Pictures don't belong in the copy. Set down the lines from the one containing "How far from (730,519)" through the last line, exactly as they are.

----- Given entries

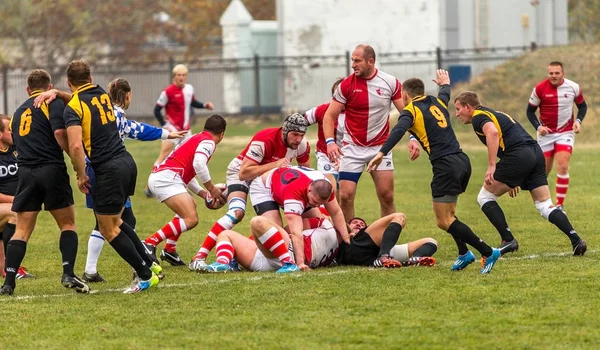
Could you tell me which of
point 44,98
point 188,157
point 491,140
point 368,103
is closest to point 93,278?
point 188,157

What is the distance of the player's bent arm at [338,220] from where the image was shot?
10445mm

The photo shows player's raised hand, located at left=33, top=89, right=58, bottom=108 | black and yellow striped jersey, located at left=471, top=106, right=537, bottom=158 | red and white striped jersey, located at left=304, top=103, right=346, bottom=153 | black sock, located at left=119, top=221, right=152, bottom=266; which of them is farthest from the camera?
red and white striped jersey, located at left=304, top=103, right=346, bottom=153

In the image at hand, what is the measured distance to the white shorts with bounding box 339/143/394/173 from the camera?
1215 cm

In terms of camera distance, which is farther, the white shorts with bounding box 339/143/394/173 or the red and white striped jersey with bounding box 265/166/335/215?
the white shorts with bounding box 339/143/394/173

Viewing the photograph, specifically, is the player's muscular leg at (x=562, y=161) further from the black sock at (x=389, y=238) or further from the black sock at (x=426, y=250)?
the black sock at (x=389, y=238)

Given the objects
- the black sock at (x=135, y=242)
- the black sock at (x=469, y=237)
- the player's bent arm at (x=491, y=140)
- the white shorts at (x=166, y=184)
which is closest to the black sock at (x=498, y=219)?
the player's bent arm at (x=491, y=140)

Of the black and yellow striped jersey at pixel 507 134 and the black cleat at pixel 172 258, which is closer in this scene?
the black and yellow striped jersey at pixel 507 134

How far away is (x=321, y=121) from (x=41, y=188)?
412 cm

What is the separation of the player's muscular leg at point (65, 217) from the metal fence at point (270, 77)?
26958mm

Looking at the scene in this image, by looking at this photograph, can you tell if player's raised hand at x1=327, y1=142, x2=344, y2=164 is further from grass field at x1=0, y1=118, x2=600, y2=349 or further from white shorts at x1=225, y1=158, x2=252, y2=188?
grass field at x1=0, y1=118, x2=600, y2=349

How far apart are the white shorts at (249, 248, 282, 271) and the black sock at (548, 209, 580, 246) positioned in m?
2.73

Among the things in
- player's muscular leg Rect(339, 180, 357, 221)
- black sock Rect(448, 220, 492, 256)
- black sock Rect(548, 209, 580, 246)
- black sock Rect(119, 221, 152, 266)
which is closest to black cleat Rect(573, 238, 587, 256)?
black sock Rect(548, 209, 580, 246)

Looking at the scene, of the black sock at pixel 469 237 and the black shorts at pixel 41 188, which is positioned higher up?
the black shorts at pixel 41 188

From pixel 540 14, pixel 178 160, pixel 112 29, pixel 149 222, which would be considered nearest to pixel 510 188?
pixel 178 160
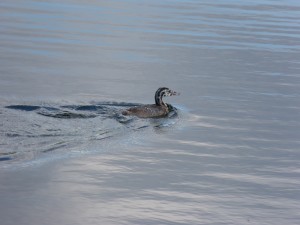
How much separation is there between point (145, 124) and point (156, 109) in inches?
29.8

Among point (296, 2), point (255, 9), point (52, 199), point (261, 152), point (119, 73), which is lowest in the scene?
point (52, 199)

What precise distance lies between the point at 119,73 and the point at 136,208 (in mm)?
10200

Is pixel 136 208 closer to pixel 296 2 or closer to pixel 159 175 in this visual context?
pixel 159 175

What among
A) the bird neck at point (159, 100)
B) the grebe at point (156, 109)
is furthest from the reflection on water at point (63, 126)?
the bird neck at point (159, 100)

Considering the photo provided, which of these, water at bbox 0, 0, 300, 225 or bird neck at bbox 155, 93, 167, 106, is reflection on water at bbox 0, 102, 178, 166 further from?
bird neck at bbox 155, 93, 167, 106

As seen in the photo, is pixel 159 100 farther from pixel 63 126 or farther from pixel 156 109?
pixel 63 126

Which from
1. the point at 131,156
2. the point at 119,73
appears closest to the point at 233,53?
the point at 119,73

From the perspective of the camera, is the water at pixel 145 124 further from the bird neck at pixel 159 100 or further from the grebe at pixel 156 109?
the bird neck at pixel 159 100

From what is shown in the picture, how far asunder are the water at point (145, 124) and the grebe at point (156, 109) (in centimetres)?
22

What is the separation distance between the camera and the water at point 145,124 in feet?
38.8

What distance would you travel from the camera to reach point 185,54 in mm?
24766

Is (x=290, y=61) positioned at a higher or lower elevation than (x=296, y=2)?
lower

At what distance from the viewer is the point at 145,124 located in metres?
17.2

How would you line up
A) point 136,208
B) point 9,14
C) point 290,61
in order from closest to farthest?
point 136,208 < point 290,61 < point 9,14
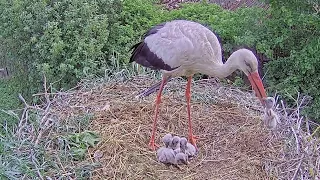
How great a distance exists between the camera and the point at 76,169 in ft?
13.2

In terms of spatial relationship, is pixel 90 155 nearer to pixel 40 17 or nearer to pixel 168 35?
pixel 168 35

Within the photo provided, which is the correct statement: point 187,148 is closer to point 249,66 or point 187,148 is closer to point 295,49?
point 249,66

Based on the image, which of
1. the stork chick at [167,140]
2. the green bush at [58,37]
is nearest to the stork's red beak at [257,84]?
the stork chick at [167,140]

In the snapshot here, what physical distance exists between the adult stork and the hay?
0.71ft

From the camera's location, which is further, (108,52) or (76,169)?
(108,52)

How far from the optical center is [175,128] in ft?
15.8

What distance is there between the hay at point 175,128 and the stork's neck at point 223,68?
68 centimetres

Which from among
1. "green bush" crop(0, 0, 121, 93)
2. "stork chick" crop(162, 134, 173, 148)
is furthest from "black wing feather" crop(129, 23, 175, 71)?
"green bush" crop(0, 0, 121, 93)

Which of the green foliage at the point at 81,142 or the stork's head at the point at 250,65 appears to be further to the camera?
the green foliage at the point at 81,142

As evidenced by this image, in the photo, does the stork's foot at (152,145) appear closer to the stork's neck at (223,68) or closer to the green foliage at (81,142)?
the green foliage at (81,142)

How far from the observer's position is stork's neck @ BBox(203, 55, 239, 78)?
404 cm

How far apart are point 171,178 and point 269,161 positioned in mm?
756

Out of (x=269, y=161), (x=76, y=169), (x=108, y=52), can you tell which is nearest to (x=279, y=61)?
(x=269, y=161)

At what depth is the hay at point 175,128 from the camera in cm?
419
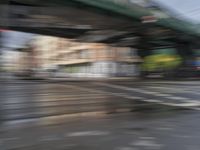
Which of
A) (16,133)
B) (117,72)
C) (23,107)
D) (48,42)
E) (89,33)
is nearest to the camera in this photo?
(16,133)

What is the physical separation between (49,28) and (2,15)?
27.8 m

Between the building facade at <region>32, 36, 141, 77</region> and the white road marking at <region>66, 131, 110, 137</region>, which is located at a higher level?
the building facade at <region>32, 36, 141, 77</region>

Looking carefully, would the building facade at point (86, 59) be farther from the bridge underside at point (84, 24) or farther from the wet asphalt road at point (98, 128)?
the wet asphalt road at point (98, 128)

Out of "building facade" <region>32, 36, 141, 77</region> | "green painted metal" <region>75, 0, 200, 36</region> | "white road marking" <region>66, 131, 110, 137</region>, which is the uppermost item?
"green painted metal" <region>75, 0, 200, 36</region>

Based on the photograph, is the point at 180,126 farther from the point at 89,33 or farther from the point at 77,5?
the point at 89,33

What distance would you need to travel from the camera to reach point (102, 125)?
7.41 meters

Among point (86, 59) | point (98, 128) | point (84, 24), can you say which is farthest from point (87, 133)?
point (86, 59)

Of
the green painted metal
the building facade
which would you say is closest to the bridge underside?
the green painted metal

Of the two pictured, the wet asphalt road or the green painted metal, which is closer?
the wet asphalt road

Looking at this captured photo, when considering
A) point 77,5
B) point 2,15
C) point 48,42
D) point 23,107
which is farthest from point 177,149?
point 48,42

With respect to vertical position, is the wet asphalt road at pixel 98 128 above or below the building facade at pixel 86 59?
below

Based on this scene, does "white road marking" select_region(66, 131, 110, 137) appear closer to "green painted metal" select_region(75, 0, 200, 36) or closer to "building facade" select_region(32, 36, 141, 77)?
"green painted metal" select_region(75, 0, 200, 36)

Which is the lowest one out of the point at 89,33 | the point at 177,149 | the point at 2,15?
the point at 177,149

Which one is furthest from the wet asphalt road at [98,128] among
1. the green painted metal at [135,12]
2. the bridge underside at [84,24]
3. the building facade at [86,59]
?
the building facade at [86,59]
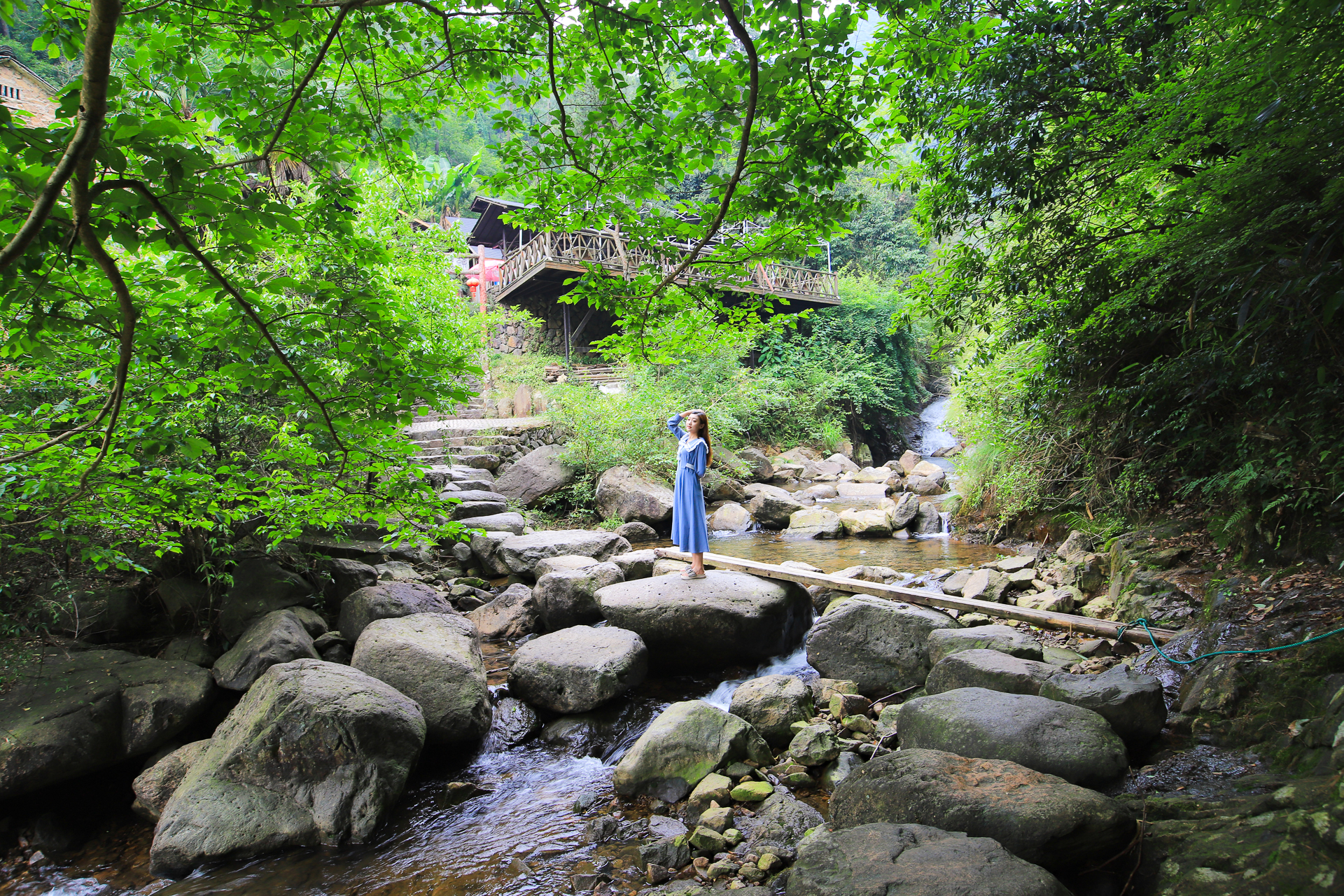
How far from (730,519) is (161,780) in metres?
9.26

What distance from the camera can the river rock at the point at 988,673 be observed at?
4.03 m

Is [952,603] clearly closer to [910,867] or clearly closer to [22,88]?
[910,867]

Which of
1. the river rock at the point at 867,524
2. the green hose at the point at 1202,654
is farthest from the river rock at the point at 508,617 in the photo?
the river rock at the point at 867,524

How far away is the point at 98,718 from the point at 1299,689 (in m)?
6.61

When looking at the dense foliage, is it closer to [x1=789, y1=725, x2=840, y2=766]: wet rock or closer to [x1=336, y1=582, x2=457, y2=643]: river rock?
[x1=789, y1=725, x2=840, y2=766]: wet rock

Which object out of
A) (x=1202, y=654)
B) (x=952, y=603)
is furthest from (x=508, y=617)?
(x=1202, y=654)

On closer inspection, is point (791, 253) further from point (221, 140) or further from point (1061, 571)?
point (1061, 571)

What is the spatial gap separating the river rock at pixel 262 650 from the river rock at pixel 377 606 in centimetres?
41

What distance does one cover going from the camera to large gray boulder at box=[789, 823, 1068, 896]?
216cm

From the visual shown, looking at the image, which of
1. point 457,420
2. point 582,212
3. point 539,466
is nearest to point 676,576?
point 582,212

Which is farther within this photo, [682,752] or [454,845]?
[682,752]

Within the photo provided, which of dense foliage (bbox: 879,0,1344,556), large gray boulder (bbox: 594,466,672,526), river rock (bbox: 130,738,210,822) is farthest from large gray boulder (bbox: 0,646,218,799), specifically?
large gray boulder (bbox: 594,466,672,526)

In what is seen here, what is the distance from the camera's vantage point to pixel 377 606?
5484 mm

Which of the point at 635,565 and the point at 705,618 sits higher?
the point at 635,565
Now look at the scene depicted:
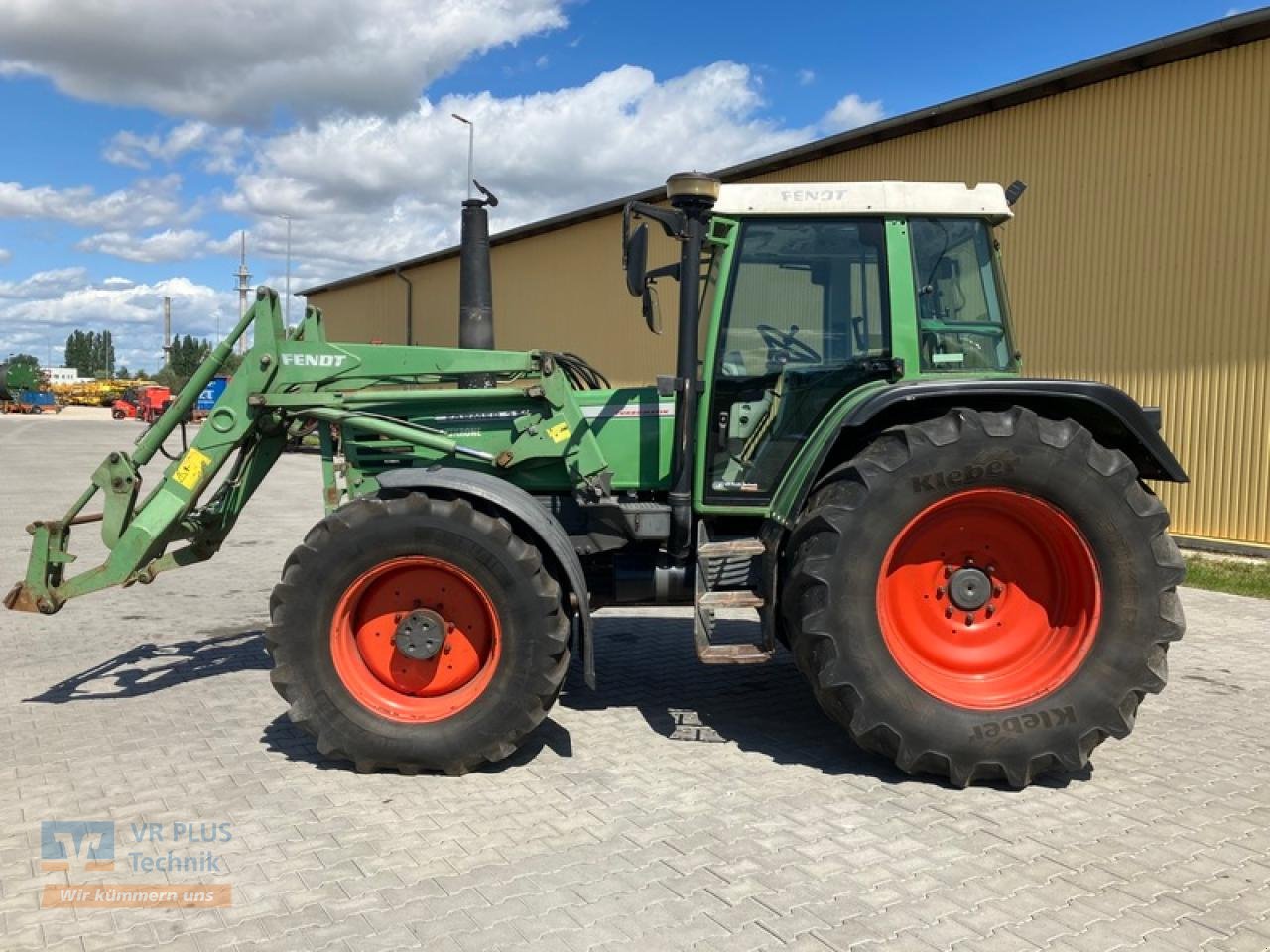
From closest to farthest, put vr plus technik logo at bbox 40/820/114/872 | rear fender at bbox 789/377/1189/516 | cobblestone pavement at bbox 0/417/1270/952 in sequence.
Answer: cobblestone pavement at bbox 0/417/1270/952, vr plus technik logo at bbox 40/820/114/872, rear fender at bbox 789/377/1189/516

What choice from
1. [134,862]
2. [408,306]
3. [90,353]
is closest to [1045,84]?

----------

Response to this exercise:
How far from (730,519) is (161,780) in metres?
9.26

What distance from the camera can the river rock at the point at 988,673 be observed at?
4.03 m

Is [952,603] clearly closer to [910,867] or clearly closer to [22,88]?
[910,867]

Which of
1. the river rock at the point at 867,524
2. the green hose at the point at 1202,654
is farthest from the river rock at the point at 508,617 in the photo?
the river rock at the point at 867,524

How far away is the point at 98,718 from the point at 1299,689 (in m)?
6.61

When looking at the dense foliage, is it closer to [x1=789, y1=725, x2=840, y2=766]: wet rock or closer to [x1=336, y1=582, x2=457, y2=643]: river rock?
[x1=789, y1=725, x2=840, y2=766]: wet rock

Which object out of
A) (x=1202, y=654)
B) (x=952, y=603)
is furthest from (x=508, y=617)?
(x=1202, y=654)

On closer inspection, is point (791, 253) further from point (221, 140) or further from point (1061, 571)?
point (1061, 571)

What is the spatial gap separating the river rock at pixel 262 650 from the river rock at pixel 377 606 in centimetres?
41

What distance does one cover going from the camera to large gray boulder at box=[789, 823, 1068, 896]?
216cm

From the visual shown, looking at the image, which of
1. point 457,420
2. point 582,212
3. point 539,466
is nearest to point 676,576?
point 582,212

Which is farther within this photo, [682,752] or [454,845]?
[682,752]

Within the photo provided, which of dense foliage (bbox: 879,0,1344,556), large gray boulder (bbox: 594,466,672,526), river rock (bbox: 130,738,210,822) is farthest from large gray boulder (bbox: 0,646,218,799), specifically?
large gray boulder (bbox: 594,466,672,526)

In what is seen here, what is the distance from the camera's vantage point to pixel 377 606?
5484 mm

Which of the point at 635,565 and the point at 705,618 sits higher?
the point at 635,565
Now look at the scene depicted:
From closest to farthest, put vr plus technik logo at bbox 40/820/114/872 | rear fender at bbox 789/377/1189/516 | cobblestone pavement at bbox 0/417/1270/952 in sequence.
Answer: cobblestone pavement at bbox 0/417/1270/952, vr plus technik logo at bbox 40/820/114/872, rear fender at bbox 789/377/1189/516

What choice from
1. [134,862]
2. [408,306]
3. [90,353]
is closest to [1045,84]?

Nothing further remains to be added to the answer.